Что нужно сделать
Укажите, пожалуйста, какими словами начиналась статья Линн, если верить отрывку из книги Стивена Фрая.

Предоставленный отрывок
>>>>
Стивен Фрай - Дури еще хватает
Две недели спустя вышел номер журнала, для которого Линн писала статью обо мне. И как начиналась эта статья?
«Твидовый Стивен Фрай…»
Я сидел перед ней, источая аромат герленовского Eau de Verveine, кожаная куртка американского военного летчика поскрипывала и поблескивала на мне, пока я не снял ее и не повесил на спинку кресла, оставшись в чисто-белой рубашке, под завернутый рукав которой была засунута на манер Марлона Брандо красная пачка «Мальборо». Ноги мои были обтянуты «ливайсами» 501‑й модели, ступни упрятаны в тяжеленные, кислотостойкие и вообще крепчайшие рабочие башмаки «Док Мартенс» — обувь, которой отдавали тогда предпочтение фэшионисты (название в то время еще не известное) Сохо. Молния левого башмака уже потерлась, поскольку ему приходилось то и дело переключать передачи моего массивного байка, — и первым словом, какое пришло в голову Линн, было «твидовый»? Ладно, кто я такой, чтобы ее поправлять? О смерти Вебстер размышлял. И прозревал костяк сквозь кожу. Так, во всяком случае, уверял Т. С. Элиот{53}. Может быть, Трасс увидела под кожаной курткой и башмаками именно твид. Там, где у других людей хрящи и сухожилия, у меня — вельвет и трикотин, и так будет всегда. Мы видим в людях то, что хотим увидеть, и ничего тут не изменишь.
<<<<
(Фрагмент набора данных)
>>>>
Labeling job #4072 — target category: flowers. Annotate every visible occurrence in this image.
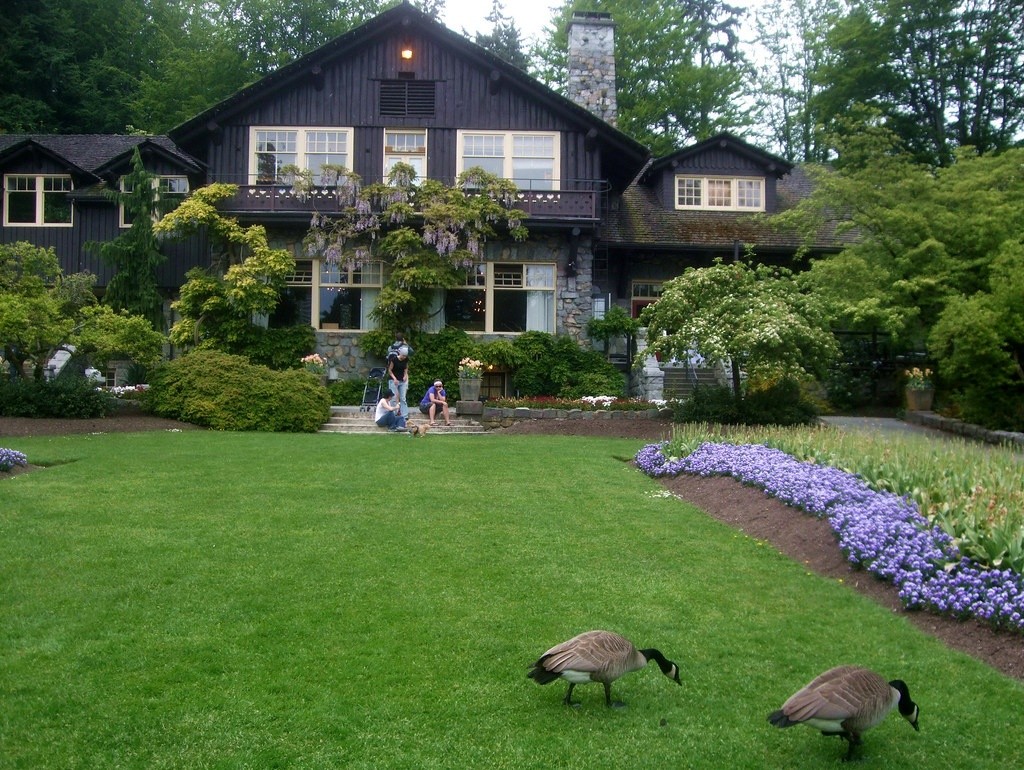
[905,367,935,390]
[457,357,485,381]
[301,353,327,374]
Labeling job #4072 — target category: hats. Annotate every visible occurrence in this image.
[400,347,408,356]
[382,388,395,398]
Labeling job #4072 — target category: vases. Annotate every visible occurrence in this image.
[906,391,934,411]
[459,380,482,401]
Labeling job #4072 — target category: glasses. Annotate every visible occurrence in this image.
[435,386,442,388]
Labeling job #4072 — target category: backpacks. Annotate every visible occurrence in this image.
[387,343,404,366]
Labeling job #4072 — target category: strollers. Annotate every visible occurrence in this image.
[359,366,387,412]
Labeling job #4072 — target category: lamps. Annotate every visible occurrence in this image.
[402,35,413,61]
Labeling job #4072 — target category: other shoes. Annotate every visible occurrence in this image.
[429,422,438,426]
[445,421,452,425]
[395,426,407,432]
[388,428,394,432]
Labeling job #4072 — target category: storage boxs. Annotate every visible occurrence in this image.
[322,323,339,329]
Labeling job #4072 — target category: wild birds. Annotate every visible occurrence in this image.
[525,629,683,710]
[765,665,921,750]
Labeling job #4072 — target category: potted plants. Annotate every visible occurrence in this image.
[85,352,107,381]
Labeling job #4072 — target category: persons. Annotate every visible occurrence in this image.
[419,379,451,425]
[375,389,410,432]
[387,332,414,422]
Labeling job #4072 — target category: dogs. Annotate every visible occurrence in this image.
[405,421,431,438]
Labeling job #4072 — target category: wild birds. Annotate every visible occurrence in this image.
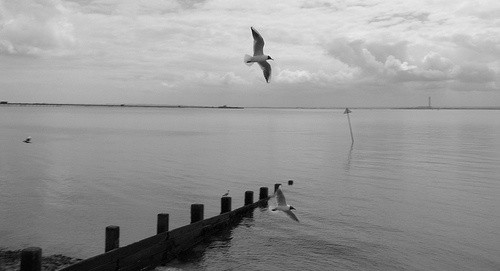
<<<<
Ответ на задание
Статья начиналась словами «Твидовый Стивен Фрай…».